Additionally, I was cast in the role of gatekeeper to the methadone, which created an intense power differential with these patients—whose very problems stemmed, in large part, from institutionalized power differentials, often several generations in the making. This left very little time to connect with my patients in a way that would be truly generative and healing. It was triage. Like many who do “agency” work, I found myself saving the “mundane” parts of the job for post-session time. That meant that I was connecting to my patients but having to stay hours afterwards in order to catch up on paperwork. In my own way, I became “addicted” to the high-stakes intensity of working with such a desperate and imperiled population of patients.

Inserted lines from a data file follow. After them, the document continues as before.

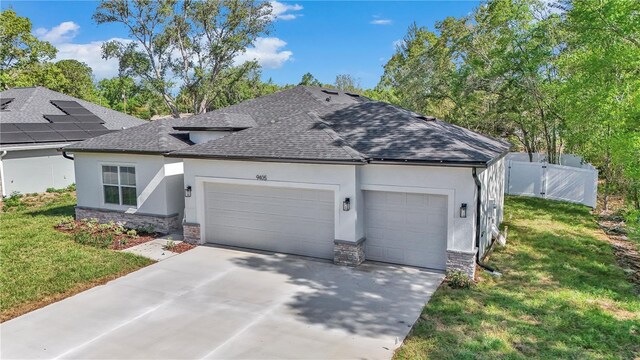 view of front facade with roof with shingles, fence, concrete driveway, an attached garage, and stucco siding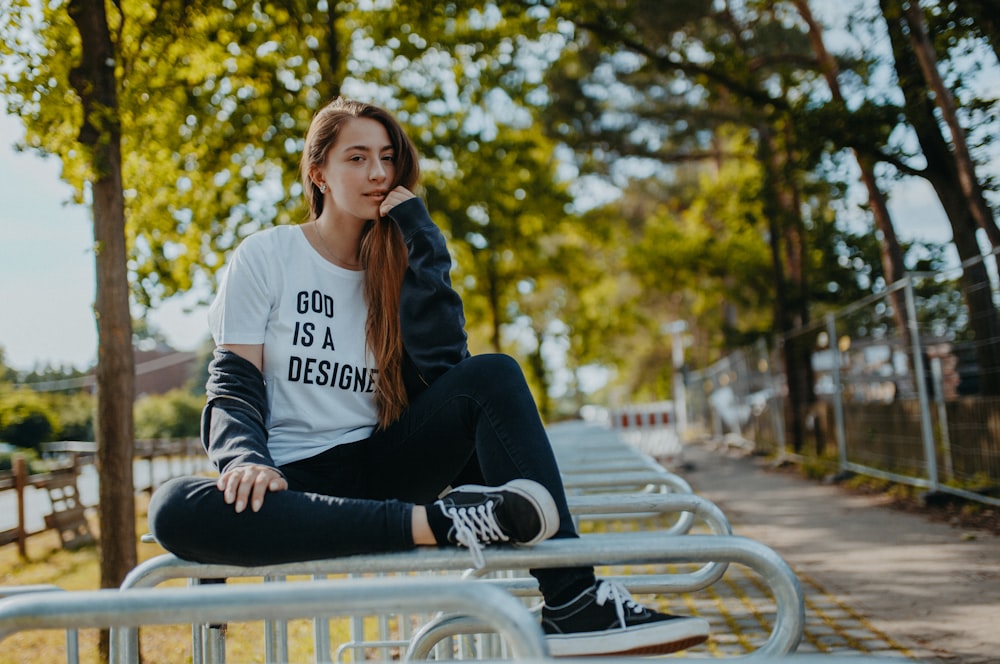 woman in white crew-neck t-shirt sitting on white metal railings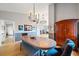 Open-concept dining room with hardwood floors, modern lighting, and adjacent living spaces at 3639 Pine Meadow Ave, Parker, CO 80138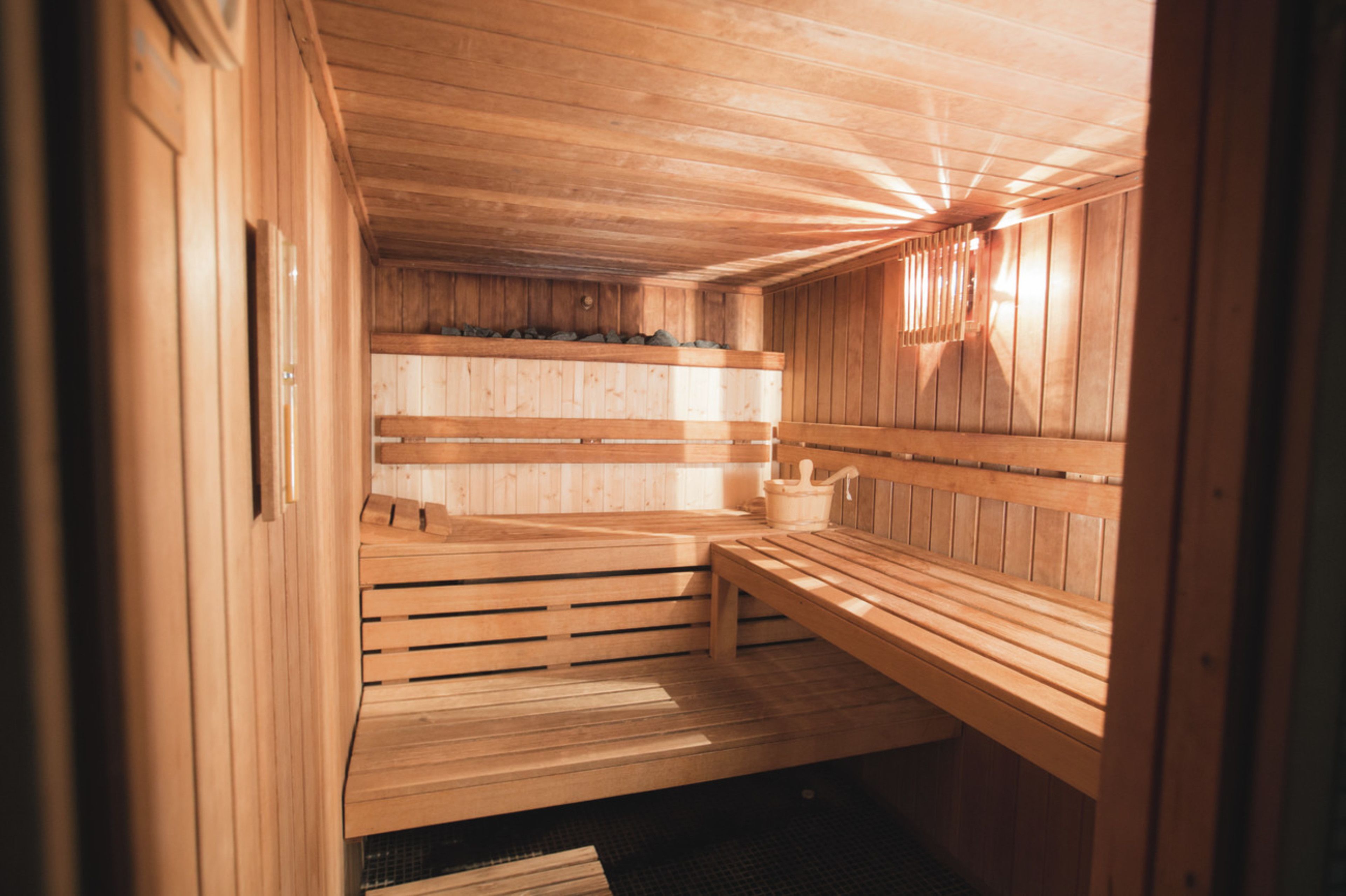 A wooden sauna with benches and a bench with a bucket.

Coming as I do from an intensively self-psychological and attachment-oriented background, I have learned that the theoretical framework in which I was trained for a full decade has very much become who I am as a practitioner. What you “do” in terms of actively working patients can start to become invisible to you. After a certain number of years in this profession, you begin, as Kohutian psychoanalyst Louisa Livingston once said in a training analysis, to “recognize this stuff” (Livingstone, 2006). “This stuff” refers to patterns of dysfunction, probable behaviors that can be extrapolated from these patterns. The stuff also refers to the probable familial structures from which these patterns emerged and continue to persist into adulthood. It refers to the likely emotional responses to the behaviors and interactions generated by these dysfunctional patterns that perpetuate the cycle. All of this stuff constitutes the “presenting problem.” Like forensic reconstruction, there are a limited number of factors on each spectrum that will lead to a limited number of intersections in global spheres of functioning. Any psychoanalytic or psychodynamic theory will engage with an array of these possible intersections.